Electrophilic aromatic substitution (EAS) replaces an aromatic ring hydrogen with an electrophile while preserving aromaticity. The two-step mechanism forms a resonance-stabilized arenium ion (sigma complex) upon electrophile attack, then restores aromaticity by loss of a proton. Substituents already on the ring control both the rate (activating or deactivating) and the site of attack (ortho/para or meta directors). Electron-donating groups activate the ring and direct to ortho/para; electron-withdrawing groups deactivate and direct to meta. Halogens are an important exception: they are ortho/para directors but deactivators because inductive withdrawal outweighs resonance donation.
Draw the arenium ion intermediate for ortho, meta, and para attack for a given substituent. Compare the stability of the three intermediates to explain why the substituent directs where it does. Practice predicting the major product for disubstituted benzene rings by combining the effects of both groups.
You know from studying aromatic compounds that benzene's six pi electrons are delocalized in a ring, conferring exceptional stability — the aromaticity that makes benzene resistant to addition reactions (which would destroy the ring). Electrophilic aromatic substitution (EAS) is how benzene does react: it allows an electrophile to attach to the ring while ultimately *preserving* aromaticity by losing a proton instead of an electron pair. Understanding the mechanism and the directing effects of substituents is the core of aromatic chemistry.
The mechanism has two steps. In step 1, a strong electrophile (E⁺, generated in situ by a Lewis acid catalyst) attacks the pi system, forming a carbocation intermediate called an arenium ion (or sigma complex). At this point aromaticity is broken — one carbon has become sp³, and the remaining four pi electrons are delocalized over the other five carbons. This intermediate is resonance-stabilized but still high in energy. In step 2, a base (often just the conjugate base of the Lewis acid) removes the proton from the sp³ carbon, restoring the full six-electron aromatic pi system. Aromaticity is the thermodynamic driving force for this second step — it is why EAS yields substitution (lose H⁺) rather than addition (keep E, gain nucleophile), unlike alkene chemistry.

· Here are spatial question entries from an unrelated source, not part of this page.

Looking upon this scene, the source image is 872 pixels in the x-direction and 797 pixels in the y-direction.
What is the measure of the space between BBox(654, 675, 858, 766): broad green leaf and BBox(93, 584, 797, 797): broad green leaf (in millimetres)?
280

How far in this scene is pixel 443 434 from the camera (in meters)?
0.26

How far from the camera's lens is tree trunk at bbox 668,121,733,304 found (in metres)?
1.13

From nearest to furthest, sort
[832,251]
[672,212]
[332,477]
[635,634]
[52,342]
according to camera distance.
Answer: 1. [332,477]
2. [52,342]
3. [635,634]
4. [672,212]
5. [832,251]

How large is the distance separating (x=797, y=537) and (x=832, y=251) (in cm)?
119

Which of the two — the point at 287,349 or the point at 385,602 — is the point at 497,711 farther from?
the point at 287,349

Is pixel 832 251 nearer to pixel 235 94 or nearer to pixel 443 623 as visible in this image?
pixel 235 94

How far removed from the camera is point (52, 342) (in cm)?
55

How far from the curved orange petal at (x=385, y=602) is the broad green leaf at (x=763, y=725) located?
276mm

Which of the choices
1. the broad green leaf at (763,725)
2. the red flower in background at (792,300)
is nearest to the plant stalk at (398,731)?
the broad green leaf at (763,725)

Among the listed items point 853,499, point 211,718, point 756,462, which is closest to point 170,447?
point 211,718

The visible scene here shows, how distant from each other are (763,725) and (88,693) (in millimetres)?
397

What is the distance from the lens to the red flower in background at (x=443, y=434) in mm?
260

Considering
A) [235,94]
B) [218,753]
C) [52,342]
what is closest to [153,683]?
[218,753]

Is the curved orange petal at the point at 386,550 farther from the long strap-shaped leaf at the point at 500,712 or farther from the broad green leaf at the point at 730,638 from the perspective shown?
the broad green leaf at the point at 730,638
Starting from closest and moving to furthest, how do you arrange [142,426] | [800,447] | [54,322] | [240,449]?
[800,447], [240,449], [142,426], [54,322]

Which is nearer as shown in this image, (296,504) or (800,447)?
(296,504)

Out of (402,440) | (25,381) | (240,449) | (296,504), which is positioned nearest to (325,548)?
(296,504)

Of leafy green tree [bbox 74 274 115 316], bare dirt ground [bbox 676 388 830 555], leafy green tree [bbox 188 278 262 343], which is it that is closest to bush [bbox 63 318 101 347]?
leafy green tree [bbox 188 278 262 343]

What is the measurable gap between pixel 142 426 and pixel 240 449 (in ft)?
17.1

Substituents already on the ring alter both the rate and the site of the next electrophilic attack by changing electron density in the ring. Electron-donating groups (EDGs) — like –OH, –NH₂, –OCH₃, and alkyl groups — push electron density into the ring through resonance or hyperconjugation. A more electron-rich ring reacts faster with electrophiles (activation). The donated electrons build up preferentially at the ortho and para positions, stabilizing arenium ion intermediates when attack occurs there, so these groups are ortho/para directors. Electron-withdrawing groups (EWGs) — like –NO₂, –C=O, –CN, –SO₃H — pull electrons out of the ring, making it electron-poor and slow to react (deactivation). They destabilize ortho/para arenium intermediates most severely, so attack defaults to the meta position where the worst destabilization is avoided.
Halogens are the critical exception: they are deactivators (inductive withdrawal is strong) but ortho/para directors (resonance donation from lone pairs). The inductive and resonance effects pull in opposite directions, and different properties reflect each: overall reactivity is governed by the stronger inductive effect (deactivation), while the site of attack is governed by the resonance effect (ortho/para). This is not a contradiction once you accept that inductive and resonance effects operate through entirely different pathways — sigma bonds vs. pi delocalization — and can independently influence different aspects of the reaction.
For polysubstituted rings, you combine the directing effects of all substituents. When two groups agree on a position, that position is strongly activated. When they conflict, the stronger activator generally wins, but the ring may simply react sluggishly if the groups work against each other. Drawing the arenium ion intermediates for each possible site and comparing their resonance stability is always the mechanistic foundation for these predictions — rather than memorizing rules, you are reasoning from first principles about which intermediate is most stable.